Four ex-employees of Creative Planning—the full-service, nationwide RIA with more than $210 billion under management as of the end of last year—have sued four former employer over noncompete clauses and other restrictive covenants in their contracts that they claim “illegally restrain” them from continuing to work in the financial-services industry.
Creative Planning is headquartered in Overland Park, Kan., but the suit was brought in Superior Court of California in San Diego, the city in which the plaintiffs had been employed.
The plaintiffs are two advisors, Natalie DeWindt (also known as Natalie Cesmat), who was hired in September 2018, and Darien Horton (also known as Darien Bird), hired in March 2020; and two administrative employees, Carleen Acosta and Monica Suzara, both of whom were hired in June 2016.
All four were employed at Creative Planning’s San Diego office steadily until August of this year, when they left to pursue other opportunities, according to the lawsuit. (Cesmat and Horton are now employed at Cascade Financial Partners in San Diego.)
Their contracts with Creative Planning contained noncompete clauses that restrain them from working elsewhere in the industry for two years.

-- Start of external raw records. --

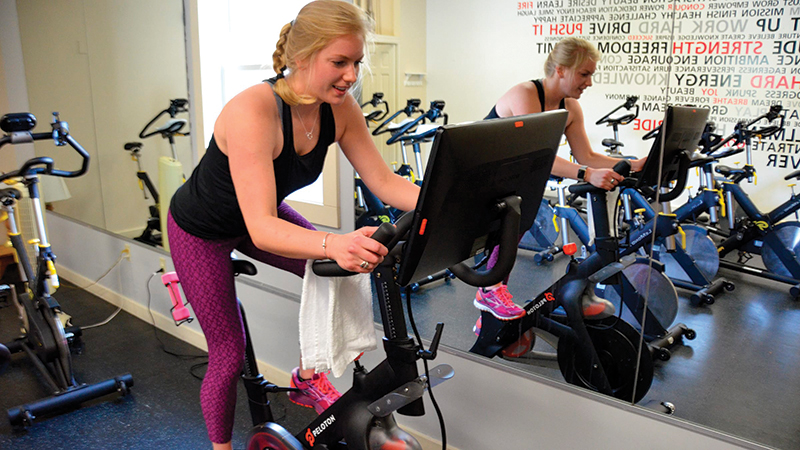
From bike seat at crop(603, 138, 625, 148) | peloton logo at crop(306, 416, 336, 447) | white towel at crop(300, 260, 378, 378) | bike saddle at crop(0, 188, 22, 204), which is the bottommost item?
peloton logo at crop(306, 416, 336, 447)

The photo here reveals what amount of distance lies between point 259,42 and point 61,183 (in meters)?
2.39

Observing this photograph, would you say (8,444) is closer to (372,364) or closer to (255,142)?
(372,364)

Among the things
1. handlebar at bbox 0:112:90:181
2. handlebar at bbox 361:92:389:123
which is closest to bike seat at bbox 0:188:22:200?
A: handlebar at bbox 0:112:90:181

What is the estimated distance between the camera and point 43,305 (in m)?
2.92

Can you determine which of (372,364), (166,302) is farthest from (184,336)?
(372,364)

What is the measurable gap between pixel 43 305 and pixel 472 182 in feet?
8.52

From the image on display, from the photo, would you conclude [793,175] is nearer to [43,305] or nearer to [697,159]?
[697,159]

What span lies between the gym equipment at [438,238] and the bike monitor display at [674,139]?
604mm

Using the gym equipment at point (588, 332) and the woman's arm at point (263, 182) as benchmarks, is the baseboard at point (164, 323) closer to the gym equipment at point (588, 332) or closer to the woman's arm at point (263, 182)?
the gym equipment at point (588, 332)

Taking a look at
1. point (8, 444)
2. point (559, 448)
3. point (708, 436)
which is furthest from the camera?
point (8, 444)

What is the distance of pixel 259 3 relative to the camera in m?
2.87

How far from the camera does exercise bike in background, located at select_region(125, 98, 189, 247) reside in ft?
11.5

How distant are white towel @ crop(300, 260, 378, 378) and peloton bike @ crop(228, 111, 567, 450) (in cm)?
9

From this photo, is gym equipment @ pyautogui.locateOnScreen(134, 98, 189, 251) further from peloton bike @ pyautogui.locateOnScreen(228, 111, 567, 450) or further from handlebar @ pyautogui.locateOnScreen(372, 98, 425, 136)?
peloton bike @ pyautogui.locateOnScreen(228, 111, 567, 450)
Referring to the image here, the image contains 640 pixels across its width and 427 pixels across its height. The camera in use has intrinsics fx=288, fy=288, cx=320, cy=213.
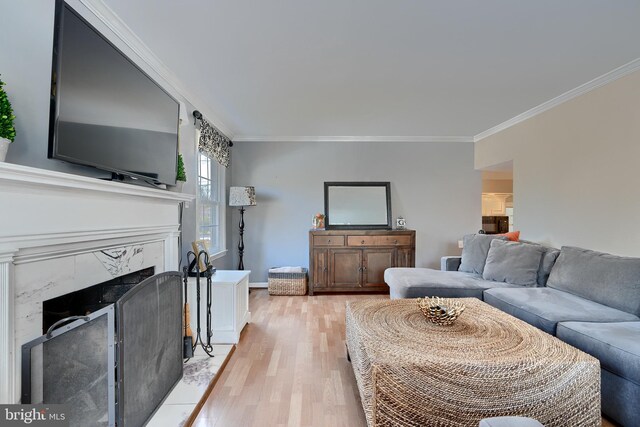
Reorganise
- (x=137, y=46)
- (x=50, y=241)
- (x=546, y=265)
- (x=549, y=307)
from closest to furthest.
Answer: (x=50, y=241)
(x=137, y=46)
(x=549, y=307)
(x=546, y=265)

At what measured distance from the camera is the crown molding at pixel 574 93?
2.32m

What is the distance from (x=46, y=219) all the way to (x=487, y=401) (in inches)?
78.6

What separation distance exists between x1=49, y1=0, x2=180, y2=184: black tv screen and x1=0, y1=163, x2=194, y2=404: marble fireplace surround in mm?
162

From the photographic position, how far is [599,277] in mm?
2211

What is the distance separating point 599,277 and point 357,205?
9.26 feet

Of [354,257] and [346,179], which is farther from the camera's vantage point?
[346,179]

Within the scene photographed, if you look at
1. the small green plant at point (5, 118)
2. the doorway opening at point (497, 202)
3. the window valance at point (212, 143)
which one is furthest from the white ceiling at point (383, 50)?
the doorway opening at point (497, 202)

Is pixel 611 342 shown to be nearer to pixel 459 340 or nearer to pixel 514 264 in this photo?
pixel 459 340

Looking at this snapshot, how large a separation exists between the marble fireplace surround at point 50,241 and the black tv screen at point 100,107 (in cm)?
16

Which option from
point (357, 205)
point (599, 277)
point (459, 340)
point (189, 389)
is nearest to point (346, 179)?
point (357, 205)

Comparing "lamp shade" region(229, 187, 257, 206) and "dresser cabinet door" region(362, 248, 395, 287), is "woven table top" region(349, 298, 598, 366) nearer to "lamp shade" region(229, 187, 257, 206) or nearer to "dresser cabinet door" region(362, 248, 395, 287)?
"dresser cabinet door" region(362, 248, 395, 287)

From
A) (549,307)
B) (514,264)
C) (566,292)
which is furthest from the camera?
(514,264)

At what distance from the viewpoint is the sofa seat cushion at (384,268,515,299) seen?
2.78 meters

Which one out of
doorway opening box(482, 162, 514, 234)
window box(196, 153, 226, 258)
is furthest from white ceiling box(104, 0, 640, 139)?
doorway opening box(482, 162, 514, 234)
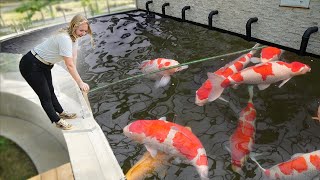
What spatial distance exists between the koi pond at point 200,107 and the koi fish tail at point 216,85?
271mm

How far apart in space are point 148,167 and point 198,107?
2301 mm

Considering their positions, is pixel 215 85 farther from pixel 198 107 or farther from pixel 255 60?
pixel 255 60

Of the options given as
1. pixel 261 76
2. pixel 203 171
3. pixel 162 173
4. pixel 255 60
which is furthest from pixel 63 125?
pixel 255 60

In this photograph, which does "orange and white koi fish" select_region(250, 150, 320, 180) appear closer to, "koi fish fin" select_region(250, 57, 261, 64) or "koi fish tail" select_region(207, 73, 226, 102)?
"koi fish tail" select_region(207, 73, 226, 102)

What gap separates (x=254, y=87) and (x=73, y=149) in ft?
14.6

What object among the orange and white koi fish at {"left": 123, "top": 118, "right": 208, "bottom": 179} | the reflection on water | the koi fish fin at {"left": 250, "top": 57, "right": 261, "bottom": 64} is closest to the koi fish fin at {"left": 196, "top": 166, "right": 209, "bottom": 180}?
the orange and white koi fish at {"left": 123, "top": 118, "right": 208, "bottom": 179}

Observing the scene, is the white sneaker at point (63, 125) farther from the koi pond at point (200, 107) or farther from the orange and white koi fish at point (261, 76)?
the orange and white koi fish at point (261, 76)

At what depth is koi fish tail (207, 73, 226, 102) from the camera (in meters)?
5.95

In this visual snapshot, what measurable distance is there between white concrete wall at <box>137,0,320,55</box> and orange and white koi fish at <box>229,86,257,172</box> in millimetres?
3942

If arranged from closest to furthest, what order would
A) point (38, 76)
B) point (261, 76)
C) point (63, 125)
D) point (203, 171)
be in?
point (38, 76)
point (203, 171)
point (63, 125)
point (261, 76)

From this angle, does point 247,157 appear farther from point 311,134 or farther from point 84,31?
point 84,31

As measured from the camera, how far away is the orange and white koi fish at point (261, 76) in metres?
6.02

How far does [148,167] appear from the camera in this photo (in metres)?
4.30

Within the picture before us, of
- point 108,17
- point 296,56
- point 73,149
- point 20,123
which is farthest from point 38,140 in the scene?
point 108,17
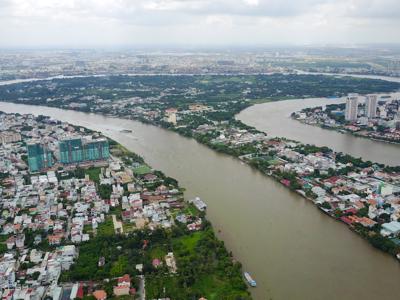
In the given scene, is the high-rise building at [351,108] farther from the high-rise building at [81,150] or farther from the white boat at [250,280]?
the white boat at [250,280]

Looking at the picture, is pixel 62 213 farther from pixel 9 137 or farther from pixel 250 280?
pixel 9 137

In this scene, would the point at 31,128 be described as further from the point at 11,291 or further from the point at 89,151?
the point at 11,291

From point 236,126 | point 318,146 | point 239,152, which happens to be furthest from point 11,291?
point 236,126

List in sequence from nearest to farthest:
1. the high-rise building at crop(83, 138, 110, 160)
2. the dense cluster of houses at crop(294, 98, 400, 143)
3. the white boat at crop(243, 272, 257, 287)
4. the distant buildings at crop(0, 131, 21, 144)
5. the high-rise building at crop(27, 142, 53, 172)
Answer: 1. the white boat at crop(243, 272, 257, 287)
2. the high-rise building at crop(27, 142, 53, 172)
3. the high-rise building at crop(83, 138, 110, 160)
4. the distant buildings at crop(0, 131, 21, 144)
5. the dense cluster of houses at crop(294, 98, 400, 143)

But, they allege, such restrictive employment contracts are illegal in California.
According to the suit, all of the plaintiffs “wish to continue working in California as financial professionals.”
Besides prohibiting the plaintiffs from working in the financial industry, the suit contends, the covenants keep them from soliciting business from Creative Planning clients and contain “overly broad confidentiality provisions” that, among other things, prohibit them from using the names or contact information of clients or prospective clients of Creative Planning.
They further contend that the covenants unfairly grant Creative Planning ownership of all client relationships that Cesmat and Horton developed or maintained while employed by the company.
In addition, the financial advisors allege they are unfairly required to “affirmatively ‘disconnect’” from social media contact with their former clients.
Though Creative Planning allegedly required Cesmat and Horton to provide four weeks notice before resigning, they contend that they had the right to leave when they wanted without notice because they were “at-will” employees, which under California law means they could terminate their contracts any time—and so could their employer.
Moreover, the suit alleges, the restrictive covenants compel all four plaintiffs to have their rights adjudicated in Kansas rather than California, though all four were hired and employed in San Diego throughout their tenures.
The plaintiffs are asking for a “declaratory judgment” to confirm that all of these restrictive provisions are unlawful and to prevent Creative Planning from trying to enforce any of them. They are also seeking reimbursement for attorney fees and other costs, as well as any and all profits that Creative Planning made from its “unlawful restraints of trade.” No dollar amounts were specified.
Neither Creative Planning nor the plaintiffs’ attorney responded to a request for comment.
Correction: An earlier headline for this story misstated the number of advisors suing Creative Planning.